Laute Musik, dröhnende Bässe, bunte Graffitis und ein leichter, aber durchdringender Geruch von Gras – Wahrscheinlich erinnert die Vorstellung hieran die meisten Hannoveraner*innen innerhalb weniger Sekunden an das Ihme-Zentrum. Und das wahrscheinlich aus gutem Grund. Ruhestörung oder Drogendelikte sind leider keine Seltenheit an diesem Ort. Aber genauso sind es ungerechtfertigte Vorurteile. Gegenüber dem Ihme-Zentrum als Gebäude, als auch gegen dessen Bewohner*innen. Der Klassenbuch-Verlag setzt diesen Vorurteilen einen Spiegel vor, beleuchtet jede noch so dunkle Ecke des berühmten hannoverschen Gebäudekolosses und hält diesen literarischen Annäherungsversuch in „Ihme-Zentrum. Als hätte ein Gebäude eine ganze Stadt verschluckt. Eine Anthologie “ fest.
„Eine Hannoversche Liebeserklärung, die keiner Erklärung bedarf“, so beschreibt der Klassenbuch Verlag seine erste Veröffentlichung, die im März diesen Jahres publiziert wurde. Die Anthologie beinhaltet Texte von Alexander Rudolfi, Naby Naïd Karimi, Jonah Rausch, Lucie Kolb, Lea-Sophie Stich, Tobias Kunze, Markus Witte, Joanna Schulte und vielen weiteren Autor*innen. Dem ganzen Projekt ging ein Schreibwettbewerb in Kooperation mit diversen hannoveranischen Organisationen voraus, von dem letztendlich die Hälfte der eingegangen Texte ins Buch mitaufgenommen wurde. Und eines haben alle Texte gemein: Sie schaffen es, die kaum fassbare Utopie des gewaltigen Gebäudekomplexes doch irgendwie greifbar zu machen. Aus den verschiedensten Perspektiven blicken die Autor*innen auf die Vielfältigkeit dieser vielleicht gar nicht so grauen 285.000m² und all ihrer Ecken und Kanten. Denn „das Ihme-Zentrum ist nicht nur ein Gebäude in der Stadt, sondern auch eine Projektionsfläche für Geschichten“, erzählt Frank Romanowski, Mitbegründer des Klassenbuch-Verlags, und ergänzt: „Das Ganze ist eine Annäherung auch an Fragen an uns selbst: wie wir heute leben wollen. Um das zu betrachten, muss man näher treten, und das Gebäude nicht mit Vorurteilen aus der Ferne beurteilen. Das haben unsere Autor*innen in wunderbarer Weise gezeigt“.
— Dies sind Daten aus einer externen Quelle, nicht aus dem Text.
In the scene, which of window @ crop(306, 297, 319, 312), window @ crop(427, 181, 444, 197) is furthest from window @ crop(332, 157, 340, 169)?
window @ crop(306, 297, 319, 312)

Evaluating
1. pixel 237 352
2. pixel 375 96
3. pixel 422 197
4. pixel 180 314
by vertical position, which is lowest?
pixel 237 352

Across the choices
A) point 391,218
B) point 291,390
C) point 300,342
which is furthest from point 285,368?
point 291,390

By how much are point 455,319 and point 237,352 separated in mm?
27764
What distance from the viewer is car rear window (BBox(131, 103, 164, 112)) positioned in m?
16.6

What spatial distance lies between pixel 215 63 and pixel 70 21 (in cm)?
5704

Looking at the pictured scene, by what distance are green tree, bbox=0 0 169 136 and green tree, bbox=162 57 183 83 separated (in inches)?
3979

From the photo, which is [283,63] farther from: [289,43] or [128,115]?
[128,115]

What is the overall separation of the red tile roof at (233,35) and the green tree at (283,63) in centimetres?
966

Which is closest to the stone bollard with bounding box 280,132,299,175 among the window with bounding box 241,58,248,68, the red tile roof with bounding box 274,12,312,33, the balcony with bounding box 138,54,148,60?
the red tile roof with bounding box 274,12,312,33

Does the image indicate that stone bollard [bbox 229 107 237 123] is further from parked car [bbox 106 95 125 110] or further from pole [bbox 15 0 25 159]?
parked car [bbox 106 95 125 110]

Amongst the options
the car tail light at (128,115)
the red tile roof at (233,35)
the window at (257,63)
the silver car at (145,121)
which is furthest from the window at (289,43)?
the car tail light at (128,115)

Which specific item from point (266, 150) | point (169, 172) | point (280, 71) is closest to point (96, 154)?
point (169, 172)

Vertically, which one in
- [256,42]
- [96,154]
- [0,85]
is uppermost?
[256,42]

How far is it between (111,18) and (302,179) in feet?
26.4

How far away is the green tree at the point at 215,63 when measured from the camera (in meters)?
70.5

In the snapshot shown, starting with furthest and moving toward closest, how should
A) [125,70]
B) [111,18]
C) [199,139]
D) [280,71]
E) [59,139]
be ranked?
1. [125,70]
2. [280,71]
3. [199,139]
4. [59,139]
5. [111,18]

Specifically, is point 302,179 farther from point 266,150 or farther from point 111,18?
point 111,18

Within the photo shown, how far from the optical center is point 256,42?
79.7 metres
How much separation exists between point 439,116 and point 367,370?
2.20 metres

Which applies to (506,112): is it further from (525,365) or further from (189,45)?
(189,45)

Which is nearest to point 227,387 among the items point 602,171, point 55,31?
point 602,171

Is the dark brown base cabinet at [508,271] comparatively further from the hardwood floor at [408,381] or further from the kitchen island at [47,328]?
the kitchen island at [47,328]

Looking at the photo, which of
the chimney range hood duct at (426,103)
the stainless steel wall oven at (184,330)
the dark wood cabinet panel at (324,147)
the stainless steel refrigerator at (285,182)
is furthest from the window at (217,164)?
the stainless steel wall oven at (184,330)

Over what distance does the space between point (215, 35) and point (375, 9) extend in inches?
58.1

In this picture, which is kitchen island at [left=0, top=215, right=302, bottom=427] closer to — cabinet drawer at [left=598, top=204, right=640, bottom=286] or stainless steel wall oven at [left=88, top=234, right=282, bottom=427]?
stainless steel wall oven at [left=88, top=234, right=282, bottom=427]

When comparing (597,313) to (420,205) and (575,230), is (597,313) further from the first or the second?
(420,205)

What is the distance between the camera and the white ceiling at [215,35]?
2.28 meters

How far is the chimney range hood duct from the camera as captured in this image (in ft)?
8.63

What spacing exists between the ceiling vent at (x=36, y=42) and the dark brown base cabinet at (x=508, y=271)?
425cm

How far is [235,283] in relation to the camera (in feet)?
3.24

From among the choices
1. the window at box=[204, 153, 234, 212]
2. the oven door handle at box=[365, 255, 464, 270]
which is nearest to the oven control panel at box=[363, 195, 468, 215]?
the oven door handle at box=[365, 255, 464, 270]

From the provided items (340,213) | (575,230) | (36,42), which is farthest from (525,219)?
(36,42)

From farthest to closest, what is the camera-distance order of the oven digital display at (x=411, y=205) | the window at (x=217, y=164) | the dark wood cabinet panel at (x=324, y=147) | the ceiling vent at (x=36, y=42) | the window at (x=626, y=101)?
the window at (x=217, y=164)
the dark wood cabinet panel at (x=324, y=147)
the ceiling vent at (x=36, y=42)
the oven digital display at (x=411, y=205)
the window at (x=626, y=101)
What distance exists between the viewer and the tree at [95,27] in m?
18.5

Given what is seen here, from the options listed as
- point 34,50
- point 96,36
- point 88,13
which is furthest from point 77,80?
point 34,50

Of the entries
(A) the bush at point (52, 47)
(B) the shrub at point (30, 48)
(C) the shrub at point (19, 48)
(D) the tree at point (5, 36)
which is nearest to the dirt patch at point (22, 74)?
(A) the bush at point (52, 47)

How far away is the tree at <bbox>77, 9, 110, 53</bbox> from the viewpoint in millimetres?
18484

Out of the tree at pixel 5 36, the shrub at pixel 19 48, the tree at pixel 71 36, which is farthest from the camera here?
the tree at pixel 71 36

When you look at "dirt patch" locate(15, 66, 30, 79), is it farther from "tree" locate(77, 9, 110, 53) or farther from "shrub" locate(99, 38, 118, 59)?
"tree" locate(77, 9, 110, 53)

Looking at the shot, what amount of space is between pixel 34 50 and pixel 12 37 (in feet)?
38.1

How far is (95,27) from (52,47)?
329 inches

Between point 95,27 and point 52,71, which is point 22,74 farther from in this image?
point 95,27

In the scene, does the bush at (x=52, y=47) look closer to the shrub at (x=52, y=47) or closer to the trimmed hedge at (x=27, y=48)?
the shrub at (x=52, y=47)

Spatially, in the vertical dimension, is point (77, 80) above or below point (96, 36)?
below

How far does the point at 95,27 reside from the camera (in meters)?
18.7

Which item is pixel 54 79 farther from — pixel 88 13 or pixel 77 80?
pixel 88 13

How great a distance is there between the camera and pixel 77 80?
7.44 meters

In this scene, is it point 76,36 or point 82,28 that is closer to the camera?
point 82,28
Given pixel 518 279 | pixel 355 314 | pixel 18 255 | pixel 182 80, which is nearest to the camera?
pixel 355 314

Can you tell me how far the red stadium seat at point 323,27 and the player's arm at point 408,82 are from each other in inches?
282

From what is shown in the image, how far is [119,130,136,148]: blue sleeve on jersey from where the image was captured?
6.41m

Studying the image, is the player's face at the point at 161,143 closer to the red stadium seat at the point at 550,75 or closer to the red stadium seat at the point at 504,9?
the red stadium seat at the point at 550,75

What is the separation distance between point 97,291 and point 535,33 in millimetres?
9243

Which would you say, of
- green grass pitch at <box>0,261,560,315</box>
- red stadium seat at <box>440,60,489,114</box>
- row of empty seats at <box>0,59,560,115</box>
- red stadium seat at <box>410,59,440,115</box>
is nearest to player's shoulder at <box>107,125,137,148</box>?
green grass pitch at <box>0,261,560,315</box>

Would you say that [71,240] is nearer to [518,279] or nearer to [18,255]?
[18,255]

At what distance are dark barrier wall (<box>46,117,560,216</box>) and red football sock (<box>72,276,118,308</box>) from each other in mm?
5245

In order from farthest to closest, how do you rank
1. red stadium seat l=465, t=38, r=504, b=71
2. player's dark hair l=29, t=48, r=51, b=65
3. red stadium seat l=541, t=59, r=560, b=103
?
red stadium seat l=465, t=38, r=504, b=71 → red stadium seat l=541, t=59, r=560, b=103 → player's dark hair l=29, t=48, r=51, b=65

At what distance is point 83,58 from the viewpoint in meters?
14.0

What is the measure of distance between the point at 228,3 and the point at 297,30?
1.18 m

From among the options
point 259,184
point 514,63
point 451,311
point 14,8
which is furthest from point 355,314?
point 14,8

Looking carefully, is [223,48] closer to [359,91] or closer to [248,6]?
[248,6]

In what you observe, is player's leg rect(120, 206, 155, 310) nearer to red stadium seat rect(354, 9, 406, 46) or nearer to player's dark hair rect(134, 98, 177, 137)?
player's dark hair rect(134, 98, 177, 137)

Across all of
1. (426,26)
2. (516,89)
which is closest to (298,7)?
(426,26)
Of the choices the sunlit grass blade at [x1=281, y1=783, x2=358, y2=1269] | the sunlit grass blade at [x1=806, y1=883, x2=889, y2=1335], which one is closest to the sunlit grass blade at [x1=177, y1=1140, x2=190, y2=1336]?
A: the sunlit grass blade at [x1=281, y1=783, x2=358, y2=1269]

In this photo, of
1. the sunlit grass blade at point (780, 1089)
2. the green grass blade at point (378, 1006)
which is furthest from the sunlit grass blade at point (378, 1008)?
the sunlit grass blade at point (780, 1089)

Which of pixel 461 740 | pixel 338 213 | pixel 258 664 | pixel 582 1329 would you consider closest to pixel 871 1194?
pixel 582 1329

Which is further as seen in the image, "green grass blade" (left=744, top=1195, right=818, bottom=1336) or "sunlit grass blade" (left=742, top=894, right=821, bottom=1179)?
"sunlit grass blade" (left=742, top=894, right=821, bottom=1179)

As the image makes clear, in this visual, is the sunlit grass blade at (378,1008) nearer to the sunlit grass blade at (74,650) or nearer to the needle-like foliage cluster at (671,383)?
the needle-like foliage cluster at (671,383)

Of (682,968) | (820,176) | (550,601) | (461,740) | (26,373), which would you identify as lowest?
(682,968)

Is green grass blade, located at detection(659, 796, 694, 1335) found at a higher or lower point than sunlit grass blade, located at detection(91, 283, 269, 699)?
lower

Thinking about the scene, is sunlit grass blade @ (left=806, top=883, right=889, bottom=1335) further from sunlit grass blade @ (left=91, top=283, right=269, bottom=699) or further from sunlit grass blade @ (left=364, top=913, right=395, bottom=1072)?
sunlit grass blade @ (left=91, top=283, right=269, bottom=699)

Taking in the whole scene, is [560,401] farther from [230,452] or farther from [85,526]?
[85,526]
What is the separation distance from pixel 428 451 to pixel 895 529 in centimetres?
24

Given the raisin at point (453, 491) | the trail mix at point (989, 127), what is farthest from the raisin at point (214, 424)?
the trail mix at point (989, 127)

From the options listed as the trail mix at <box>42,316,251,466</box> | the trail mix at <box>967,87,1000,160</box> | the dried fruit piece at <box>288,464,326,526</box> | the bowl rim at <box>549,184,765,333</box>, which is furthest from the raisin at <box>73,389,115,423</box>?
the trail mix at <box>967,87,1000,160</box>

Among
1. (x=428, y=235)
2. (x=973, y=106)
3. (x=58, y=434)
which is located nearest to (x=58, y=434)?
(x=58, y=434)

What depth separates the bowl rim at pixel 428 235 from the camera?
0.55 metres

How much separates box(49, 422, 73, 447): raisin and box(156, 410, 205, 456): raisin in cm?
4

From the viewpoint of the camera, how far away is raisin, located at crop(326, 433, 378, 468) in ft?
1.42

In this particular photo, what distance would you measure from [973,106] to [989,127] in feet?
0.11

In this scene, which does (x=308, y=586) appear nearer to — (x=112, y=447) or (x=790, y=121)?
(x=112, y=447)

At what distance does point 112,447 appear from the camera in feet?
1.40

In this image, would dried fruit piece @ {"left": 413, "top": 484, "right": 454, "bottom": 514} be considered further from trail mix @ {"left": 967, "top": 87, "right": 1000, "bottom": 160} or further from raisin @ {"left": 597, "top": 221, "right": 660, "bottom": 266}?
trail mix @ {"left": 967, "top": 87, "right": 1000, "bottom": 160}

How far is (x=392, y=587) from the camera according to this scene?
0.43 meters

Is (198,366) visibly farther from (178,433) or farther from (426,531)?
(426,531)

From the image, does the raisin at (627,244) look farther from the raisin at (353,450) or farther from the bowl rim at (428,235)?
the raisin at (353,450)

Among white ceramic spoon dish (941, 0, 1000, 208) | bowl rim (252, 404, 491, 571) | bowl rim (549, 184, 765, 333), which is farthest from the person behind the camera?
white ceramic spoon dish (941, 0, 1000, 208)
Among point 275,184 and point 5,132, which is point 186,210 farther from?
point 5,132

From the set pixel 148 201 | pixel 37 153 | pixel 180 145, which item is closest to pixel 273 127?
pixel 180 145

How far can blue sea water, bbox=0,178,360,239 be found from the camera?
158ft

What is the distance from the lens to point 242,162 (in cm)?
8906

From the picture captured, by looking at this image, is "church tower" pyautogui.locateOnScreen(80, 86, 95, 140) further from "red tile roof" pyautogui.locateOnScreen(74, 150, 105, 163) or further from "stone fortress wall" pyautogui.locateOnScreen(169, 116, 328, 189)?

Die Literaturlandschaft um neue und vielfältige Perspektiven bereichern – das ist das Ziel des Klassenbuch Verlags. Ganz unter dem Motto „Das Unsichtbare sichtbar machen“ haben es sich die Gründer*innen Tarja Sohmer, Stefanie Rübel und Frank Romanowski zur Aufgabe gesetzt, Bücher zum Thema sozialer Klasse zu verlegen. „Wir interessieren uns für die Geschichten von und über Menschen, die bisher weniger im gesellschaftlichen und literarischen Rampenlicht stehen. Werke von Frauen sowie von Angehörigen marginalisierter Gruppen sollen in unserem Verlagsprogramm den Raum erhalten, der ihnen im Literaturbetrieb längst zustehen sollte.“ Besonders möchten sie Autor*innen aus Hannover einen Raum und eine Möglichkeit geben, ihre Werke verlegen zu lassen. „Vor allem aber wollen wir Bücher verlegen, die wir selbst schon so lange vermissen.“ Orientiert am Klassenbuch, das früher vorne auf dem Pult lag und jegliches Fehlverhalten dokumentierte, dreht der Klassenbuch Verlag bewusst diese Perspektive um, um ungehörten Stimmen Gehör zu verschaffen. Weg von bildungsbürgerlicher Norm, hin zu „Geschichten aus dem Leben der weniger privilegierten sozialen Klassen“.
Im Augenblick arbeitet der Verlag an einem Roman aus dem Bereich Belletristik, an einem Kinderbuch sowie an einer Anthologie mit Working Women und vieles mehr worauf sich Hannover freuen kann.